Sure, of course.  That's the problem with most faiths.  They claim to
be the right one, and that unbelievers are going to get what's coming
to them, yadda yadda.  Which is idiocy, and can only lead to
conflict as soon as someone else with the same claims to the true
faith comes along.  

> At least the average theist is placing a bet. If you sit on the sidelines,
> there's zero chance that you'll win.

Atheism is a bet, as much as a particular theism.  And the term "win"
takes us back into happiness (or at least lack of punishment) after
death.  Or what do you mean?  Perhaps life is just a metaphysical day
at the races, and theists have bet on their particular horse,
agnostics are out of cash or don't like gambling, and atheists are
running around screaming "Those aren't horses!  Those are monkeys!
Oh, the humanity!"  (Which explains scottsch.)

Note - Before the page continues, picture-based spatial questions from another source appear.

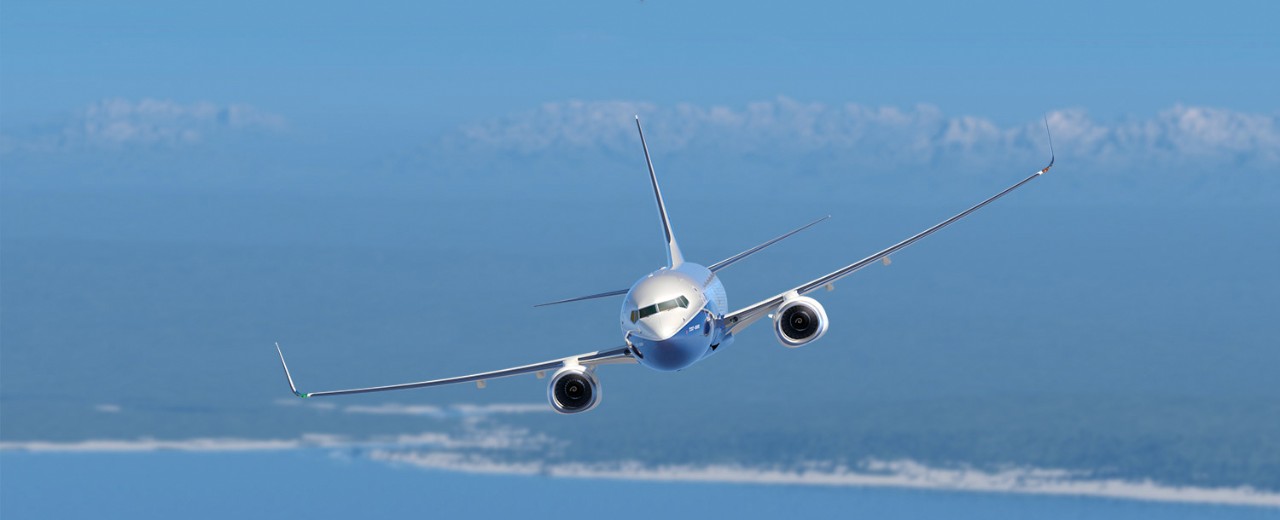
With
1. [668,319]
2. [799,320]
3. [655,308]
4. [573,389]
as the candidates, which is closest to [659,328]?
[668,319]

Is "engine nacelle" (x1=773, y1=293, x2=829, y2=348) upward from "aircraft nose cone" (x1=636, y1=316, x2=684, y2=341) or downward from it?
upward

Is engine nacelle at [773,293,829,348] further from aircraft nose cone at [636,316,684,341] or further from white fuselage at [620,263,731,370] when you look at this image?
aircraft nose cone at [636,316,684,341]

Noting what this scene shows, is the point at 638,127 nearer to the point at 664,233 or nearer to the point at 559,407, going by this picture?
the point at 664,233

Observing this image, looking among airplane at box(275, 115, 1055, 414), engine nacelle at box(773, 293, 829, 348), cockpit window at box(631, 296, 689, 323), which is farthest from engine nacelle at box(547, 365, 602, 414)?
engine nacelle at box(773, 293, 829, 348)

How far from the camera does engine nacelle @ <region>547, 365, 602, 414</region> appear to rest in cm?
9756

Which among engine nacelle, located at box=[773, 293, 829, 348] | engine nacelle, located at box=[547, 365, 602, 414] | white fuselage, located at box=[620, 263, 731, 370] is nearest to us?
white fuselage, located at box=[620, 263, 731, 370]

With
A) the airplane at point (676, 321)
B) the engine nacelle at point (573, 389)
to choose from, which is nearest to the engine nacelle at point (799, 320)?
the airplane at point (676, 321)

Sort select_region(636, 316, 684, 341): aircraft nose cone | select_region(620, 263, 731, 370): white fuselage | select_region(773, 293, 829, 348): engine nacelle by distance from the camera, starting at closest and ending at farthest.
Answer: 1. select_region(636, 316, 684, 341): aircraft nose cone
2. select_region(620, 263, 731, 370): white fuselage
3. select_region(773, 293, 829, 348): engine nacelle

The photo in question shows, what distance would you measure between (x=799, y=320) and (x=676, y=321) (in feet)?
35.4

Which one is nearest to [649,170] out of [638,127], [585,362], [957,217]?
[638,127]

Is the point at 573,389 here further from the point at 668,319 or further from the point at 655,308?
the point at 668,319

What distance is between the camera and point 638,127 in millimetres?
103062

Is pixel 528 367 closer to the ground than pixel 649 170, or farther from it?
closer to the ground

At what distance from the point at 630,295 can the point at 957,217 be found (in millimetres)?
24530
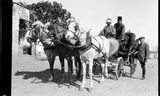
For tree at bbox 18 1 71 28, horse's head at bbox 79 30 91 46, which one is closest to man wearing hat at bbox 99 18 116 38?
horse's head at bbox 79 30 91 46

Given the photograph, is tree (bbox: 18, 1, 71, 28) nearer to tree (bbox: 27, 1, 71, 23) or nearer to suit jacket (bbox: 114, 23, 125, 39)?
tree (bbox: 27, 1, 71, 23)

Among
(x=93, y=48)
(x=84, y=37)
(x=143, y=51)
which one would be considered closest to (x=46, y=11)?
(x=143, y=51)

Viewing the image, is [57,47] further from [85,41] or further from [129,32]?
[129,32]

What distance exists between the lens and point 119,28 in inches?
337

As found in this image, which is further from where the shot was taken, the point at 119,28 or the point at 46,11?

> I have less respect for agnostics than atheists because I see agnosticism
> as a copout. I only have anecdotal evidence to support my opinion, but the
> majority of agnostics I"ve met have been too lazy to really examine issues
> of eternity, hell, good, evil, God, etc. and come to an intelligent
> conclusion of their own.

I've been a theist, I've been an atheist, and now I'm an agnostic.
Not necessarily from lack of willingness to make a bet, but more that
I found that religious belief and moral behavior are pretty much
orthogonal.  You can do good things with or without belief backing
them up, and likewise for bad things.  Now, I just don't care.  On
some days I'm an atheist, on others an apathetic agnostic.  But I like
to think I'm moral and I try to be principled.